The prediction model DFCM is mainly used for predicting whether a post d in a forum or a microblog is a rumor. Therefore, the information to be detected is a post d, and the post d specifically includes text information d.text, image information d.image and user information d.user. First, the multimodal feature extractor extracts feature information from the post d.

In particular, the multimodal feature extractor includes a text feature extractor, an image feature extractor, and a user feature extractor.

As shown in fig. 3, the text feature extractor includes a BERT model and a fully connected layer.

text information d.text is one-of-N encoded and expanded, and the length of the sentence is expanded to 512. This length is the input length limit of the BERT model, resulting in the code vector E. E = [ E = _[CLS] ,e ₁ ,...,e _|text| ,e _[SEP] ,...,e ₅₁₀ ]Where e represents a word, | text | represents the length of the input text, [ CLS [ ]]Is a sentence start identifier, [ SEP]Is a sentence end identifier, [ SEP]Followed by an extension portion.

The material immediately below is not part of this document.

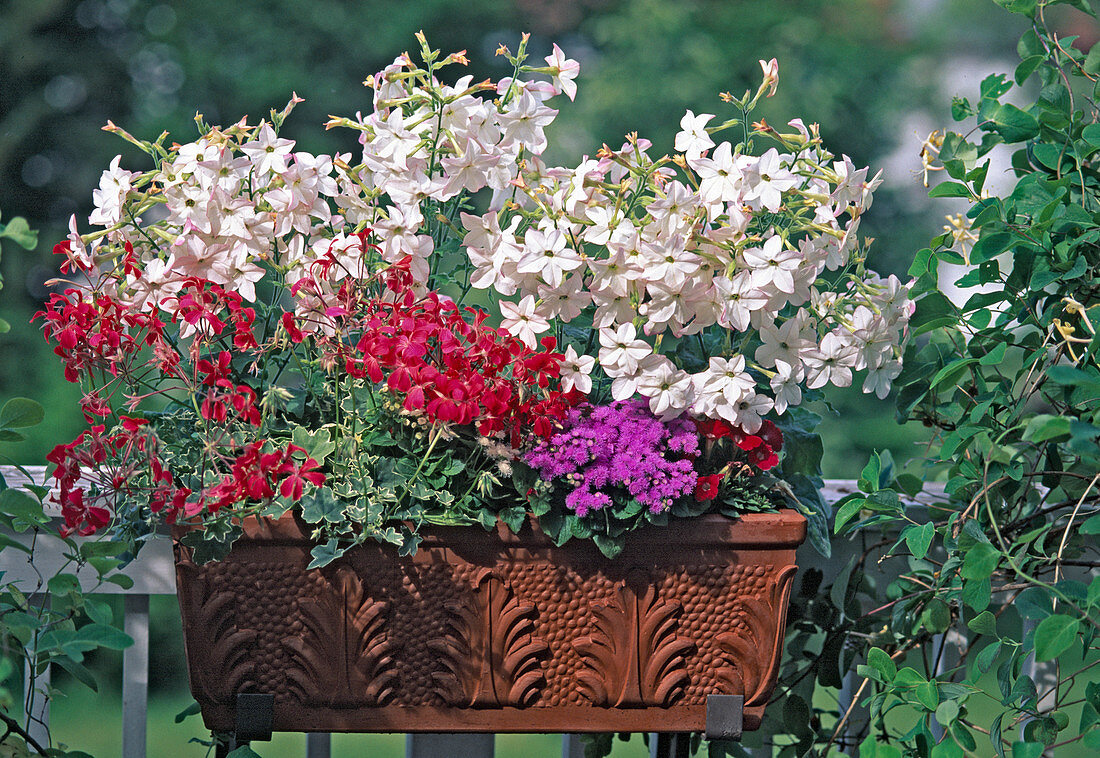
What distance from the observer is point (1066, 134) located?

Text feature r for effectively extracting text information d _t The present application employs a pre-trained BERT model. The BERT model is a multi-layer bi-directional transform encoder. Inputting the encoding vector E into a BERT model to obtain an output matrix B = [ B = [) _[CLS] ,b ₁ ,...,b _n ,b _|text| ,...,b ₅₁₀ ] ^T Wherein b is _[CLS] Representing all semantic information in the text information.

Wherein d is _B Is the output dimension of the bi-directional transcoder model.

B is to _[CLS] Inputting the full connection layer of the text feature extractor to obtain the text feature r by the following calculation _t ，

r _t ＝W _tf ·b _[CLS]

Wherein, W _tf Representing text feature extractorThe weight matrix of the connection layer.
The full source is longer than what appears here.